--- GOAL ---
Retype the full set of records. Keep every character identical.
** Start of RECORDS SHOWN **
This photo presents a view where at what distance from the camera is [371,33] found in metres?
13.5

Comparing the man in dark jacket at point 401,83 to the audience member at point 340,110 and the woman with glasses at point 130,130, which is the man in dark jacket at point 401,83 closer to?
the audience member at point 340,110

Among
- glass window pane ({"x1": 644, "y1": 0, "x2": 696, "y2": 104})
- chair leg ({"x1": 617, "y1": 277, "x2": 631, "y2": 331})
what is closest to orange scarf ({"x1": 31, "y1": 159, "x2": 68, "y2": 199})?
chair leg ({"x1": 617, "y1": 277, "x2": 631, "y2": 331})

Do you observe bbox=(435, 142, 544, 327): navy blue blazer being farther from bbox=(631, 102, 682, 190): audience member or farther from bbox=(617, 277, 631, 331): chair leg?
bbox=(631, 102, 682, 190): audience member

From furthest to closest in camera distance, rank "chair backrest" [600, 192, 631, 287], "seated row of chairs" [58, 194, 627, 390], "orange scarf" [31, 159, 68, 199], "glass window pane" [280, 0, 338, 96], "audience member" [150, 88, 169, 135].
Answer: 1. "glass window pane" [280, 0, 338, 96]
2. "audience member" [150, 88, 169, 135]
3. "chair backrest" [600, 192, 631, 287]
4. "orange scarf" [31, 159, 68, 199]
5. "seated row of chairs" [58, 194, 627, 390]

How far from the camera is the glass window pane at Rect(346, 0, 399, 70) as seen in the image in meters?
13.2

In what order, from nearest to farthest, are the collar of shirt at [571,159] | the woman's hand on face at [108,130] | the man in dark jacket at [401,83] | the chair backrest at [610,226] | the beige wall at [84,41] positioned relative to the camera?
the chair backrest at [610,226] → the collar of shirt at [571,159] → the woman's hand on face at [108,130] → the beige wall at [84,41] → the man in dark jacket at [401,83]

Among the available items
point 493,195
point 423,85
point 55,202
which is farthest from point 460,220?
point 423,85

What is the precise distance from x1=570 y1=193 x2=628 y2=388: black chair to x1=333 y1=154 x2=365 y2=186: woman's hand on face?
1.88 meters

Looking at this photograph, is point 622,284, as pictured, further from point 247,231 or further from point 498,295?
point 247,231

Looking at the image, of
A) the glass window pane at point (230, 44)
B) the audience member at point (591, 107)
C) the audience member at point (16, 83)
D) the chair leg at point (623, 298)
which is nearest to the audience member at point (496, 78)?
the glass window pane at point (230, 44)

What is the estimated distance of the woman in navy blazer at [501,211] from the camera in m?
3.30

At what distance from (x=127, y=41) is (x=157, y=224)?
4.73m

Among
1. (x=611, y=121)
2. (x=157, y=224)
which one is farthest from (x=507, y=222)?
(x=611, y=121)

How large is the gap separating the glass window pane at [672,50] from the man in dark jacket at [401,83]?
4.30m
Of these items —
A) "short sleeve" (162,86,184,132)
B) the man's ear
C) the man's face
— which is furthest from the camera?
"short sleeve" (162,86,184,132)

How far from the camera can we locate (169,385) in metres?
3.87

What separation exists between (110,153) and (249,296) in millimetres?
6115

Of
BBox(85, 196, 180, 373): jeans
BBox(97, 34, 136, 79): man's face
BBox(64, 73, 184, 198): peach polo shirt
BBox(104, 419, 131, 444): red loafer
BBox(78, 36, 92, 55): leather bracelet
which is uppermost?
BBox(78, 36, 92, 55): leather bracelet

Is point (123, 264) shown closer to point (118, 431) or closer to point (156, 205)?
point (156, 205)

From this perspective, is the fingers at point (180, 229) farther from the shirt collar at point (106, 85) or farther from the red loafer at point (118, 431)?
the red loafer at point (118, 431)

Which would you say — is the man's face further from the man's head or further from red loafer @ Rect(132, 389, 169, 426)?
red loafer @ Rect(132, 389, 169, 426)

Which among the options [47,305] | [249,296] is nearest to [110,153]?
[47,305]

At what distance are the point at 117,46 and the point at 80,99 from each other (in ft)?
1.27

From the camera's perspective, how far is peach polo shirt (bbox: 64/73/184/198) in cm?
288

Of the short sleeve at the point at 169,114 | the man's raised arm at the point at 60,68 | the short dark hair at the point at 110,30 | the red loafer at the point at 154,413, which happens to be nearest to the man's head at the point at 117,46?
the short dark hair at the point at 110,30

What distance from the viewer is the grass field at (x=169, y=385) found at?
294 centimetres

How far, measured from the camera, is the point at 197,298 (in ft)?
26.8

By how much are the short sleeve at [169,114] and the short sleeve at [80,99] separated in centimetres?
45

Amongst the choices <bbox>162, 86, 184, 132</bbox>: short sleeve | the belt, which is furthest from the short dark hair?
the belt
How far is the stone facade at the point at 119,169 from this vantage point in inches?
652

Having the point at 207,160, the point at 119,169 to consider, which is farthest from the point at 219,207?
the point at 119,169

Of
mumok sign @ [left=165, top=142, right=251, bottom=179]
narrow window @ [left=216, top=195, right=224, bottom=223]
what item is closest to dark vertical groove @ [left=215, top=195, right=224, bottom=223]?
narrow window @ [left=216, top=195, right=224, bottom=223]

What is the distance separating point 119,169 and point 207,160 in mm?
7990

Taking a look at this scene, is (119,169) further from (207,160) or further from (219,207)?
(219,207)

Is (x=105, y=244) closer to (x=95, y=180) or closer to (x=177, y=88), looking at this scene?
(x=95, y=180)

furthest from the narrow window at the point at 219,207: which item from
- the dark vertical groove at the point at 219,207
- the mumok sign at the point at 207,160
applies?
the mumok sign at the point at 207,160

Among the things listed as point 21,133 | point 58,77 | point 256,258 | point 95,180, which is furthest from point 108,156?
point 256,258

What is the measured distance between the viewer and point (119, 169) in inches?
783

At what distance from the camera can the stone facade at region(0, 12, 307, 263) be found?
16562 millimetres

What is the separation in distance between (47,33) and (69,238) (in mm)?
** End of RECORDS SHOWN **
--- WRITTEN REPLY ---
This photo presents a view where at what distance from the camera is [371,33] found in metres?
13.5

Comparing the man in dark jacket at point 401,83 to the audience member at point 340,110 and the woman with glasses at point 130,130, which is the man in dark jacket at point 401,83 closer to?
the audience member at point 340,110

Among
- glass window pane ({"x1": 644, "y1": 0, "x2": 696, "y2": 104})
- chair leg ({"x1": 617, "y1": 277, "x2": 631, "y2": 331})
what is closest to orange scarf ({"x1": 31, "y1": 159, "x2": 68, "y2": 199})?
chair leg ({"x1": 617, "y1": 277, "x2": 631, "y2": 331})

Do you observe bbox=(435, 142, 544, 327): navy blue blazer being farther from bbox=(631, 102, 682, 190): audience member or farther from bbox=(617, 277, 631, 331): chair leg?
bbox=(631, 102, 682, 190): audience member

From furthest to closest in camera distance, rank "chair backrest" [600, 192, 631, 287], "seated row of chairs" [58, 194, 627, 390], "orange scarf" [31, 159, 68, 199], "glass window pane" [280, 0, 338, 96], "audience member" [150, 88, 169, 135].
Answer: 1. "glass window pane" [280, 0, 338, 96]
2. "audience member" [150, 88, 169, 135]
3. "chair backrest" [600, 192, 631, 287]
4. "orange scarf" [31, 159, 68, 199]
5. "seated row of chairs" [58, 194, 627, 390]

How far from the camera is the glass window pane at Rect(346, 0, 399, 70) as seen in the image in meters?
13.2

In what order, from nearest to farthest, are the collar of shirt at [571,159] | the woman's hand on face at [108,130] | the man in dark jacket at [401,83] | the chair backrest at [610,226] | the beige wall at [84,41] positioned relative to the camera?
the chair backrest at [610,226] → the collar of shirt at [571,159] → the woman's hand on face at [108,130] → the beige wall at [84,41] → the man in dark jacket at [401,83]

Among the available items
point 493,195
point 423,85
point 55,202
which is farthest from point 460,220?
point 423,85

What is the precise distance from x1=570 y1=193 x2=628 y2=388: black chair to x1=333 y1=154 x2=365 y2=186: woman's hand on face?
1.88 meters

Looking at this photograph, is point 622,284, as pictured, further from point 247,231 or further from point 498,295?
point 247,231

Looking at the image, of
A) the glass window pane at point (230, 44)
B) the audience member at point (591, 107)
C) the audience member at point (16, 83)
D) the chair leg at point (623, 298)
which is nearest to the audience member at point (496, 78)?
the glass window pane at point (230, 44)

What is the estimated distance of the woman in navy blazer at [501,211] from the camera in m?
3.30

At what distance from (x=127, y=41) is (x=157, y=224)?
4.73m

Among
1. (x=611, y=121)
2. (x=157, y=224)
which one is farthest from (x=507, y=222)?
(x=611, y=121)

How large is the gap separating the glass window pane at [672,50] from the man in dark jacket at [401,83]?
4.30m
Of these items —
A) "short sleeve" (162,86,184,132)
B) the man's ear
C) the man's face
— which is furthest from the camera?
"short sleeve" (162,86,184,132)

How far from the camera can we locate (169,385) in metres?
3.87

What separation exists between (110,153) and (249,296) in millimetres?
6115

Of
BBox(85, 196, 180, 373): jeans
BBox(97, 34, 136, 79): man's face
BBox(64, 73, 184, 198): peach polo shirt
BBox(104, 419, 131, 444): red loafer
BBox(78, 36, 92, 55): leather bracelet
which is uppermost?
BBox(78, 36, 92, 55): leather bracelet

Is point (123, 264) shown closer to point (118, 431) or closer to point (156, 205)?
point (156, 205)

From this perspective, is the fingers at point (180, 229) farther from the shirt collar at point (106, 85) or farther from the red loafer at point (118, 431)?
the red loafer at point (118, 431)

Which would you say — is the man's face further from the man's head or further from red loafer @ Rect(132, 389, 169, 426)?
red loafer @ Rect(132, 389, 169, 426)

Which among the options [47,305] | [249,296] is nearest to [110,153]?
[47,305]

At what distance are the point at 117,46 and the point at 80,99 from each other (in ft)?
1.27

From the camera's perspective, how far is peach polo shirt (bbox: 64/73/184/198) in cm?
288

Of the short sleeve at the point at 169,114 | the man's raised arm at the point at 60,68 | the short dark hair at the point at 110,30 | the red loafer at the point at 154,413, which happens to be nearest to the man's head at the point at 117,46?
the short dark hair at the point at 110,30

What distance from the viewer is the grass field at (x=169, y=385) found at?
294 centimetres

How far, measured from the camera, is the point at 197,298 (in ft)?
26.8

By how much are the short sleeve at [169,114] and the short sleeve at [80,99] separated in centimetres?
45

Amongst the choices <bbox>162, 86, 184, 132</bbox>: short sleeve | the belt, which is furthest from the short dark hair?
the belt
How far is the stone facade at the point at 119,169 from this vantage point in inches?
652

Having the point at 207,160, the point at 119,169 to consider, which is farthest from the point at 219,207?
the point at 119,169

Of
mumok sign @ [left=165, top=142, right=251, bottom=179]
narrow window @ [left=216, top=195, right=224, bottom=223]
what item is closest to dark vertical groove @ [left=215, top=195, right=224, bottom=223]?
narrow window @ [left=216, top=195, right=224, bottom=223]

What is the distance separating point 119,169 and point 207,160 in mm?
7990

Taking a look at this scene, is (119,169) further from (207,160) or further from (219,207)?
(219,207)

Is (x=105, y=244) closer to (x=95, y=180) or closer to (x=177, y=88), looking at this scene?
(x=95, y=180)

furthest from the narrow window at the point at 219,207: which item from
- the dark vertical groove at the point at 219,207
- the mumok sign at the point at 207,160
applies?
the mumok sign at the point at 207,160

Among the things listed as point 21,133 | point 58,77 | point 256,258 | point 95,180, which is furthest from point 108,156?
point 256,258

What is the measured distance between the viewer and point (119, 169) in inches?
783

At what distance from the camera can the stone facade at region(0, 12, 307, 263) be found?
16562 millimetres

What is the separation in distance between (47,33) and (69,238) (in mm)?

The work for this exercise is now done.